Heart to Health
A healthy lifestyle and appropriate use of medication can substantially reduce cardiovascular disease (CVD) risk, yet both remain underused forms of treatment. This study will combine two previously tested and effective lifestyle and medication interventions to reduce CVD risk and test this intervention in a diverse group of patients cared for at family practices in North Carolina.
To assess the effect of two clinically relevant alternative interventions (one web-based and one counselor-based) on predicted coronary heart disease (CHD) risk at 4 and 12 month follow-up, as estimated by the Framingham Risk Equation.

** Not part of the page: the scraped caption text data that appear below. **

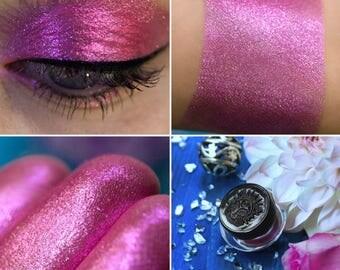 Eyeshadow: Jeweller of Ringing Stones - Nomad. Cyclamen shimmering eyeshadow by SIGIL inspired.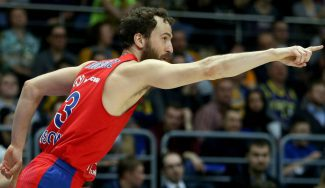 El Chacho reparte magia y roza el doble-doble en otro triunfo del CSKA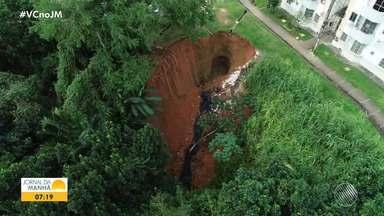 Moradores de condomínio em Boca da Mata temem desabamento por causa de cratera - A comunidade pede providências para o problema há cerca de 60 dias, mas até o momento não houve solução.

In recognition of increasing access to the internet and differing costs and in-puts related to web-based vs. counselor-based interventions, we will compare the effectiveness and feasibility of a combined lifestyle and medication intervention in two formats: web-based and counselor-based. Using a comparative effectiveness research framework, we plan to compare these intervention formats for their impact on estimated CVD risk reduction and other important outcomes to key clinical and public health stakeholders (patients, payers, and decision makers); in particular, feasibility, acceptability, and cost-effectiveness outcomes. To do so, we will conduct this study at 5 family practices, enrolling 120 patients per practice. We will randomize participants within site to one of the 2 treatment conditions, both including a baseline assessment and a theory informed intervention with a 4 month intensive phase (4 sessions) and an 8 month maintenance phase (3 contacts). Outcomes will be assessed at 4 and 12 months, with the primary outcome a reduction in the estimated 10 year risk of coronary heart disease as determined by the Framingham equation. Changes in dietary intake, physical activity, blood pressure, blood lipids, and medication use, in addition to feasibility, acceptability and cost, are important secondary outcomes.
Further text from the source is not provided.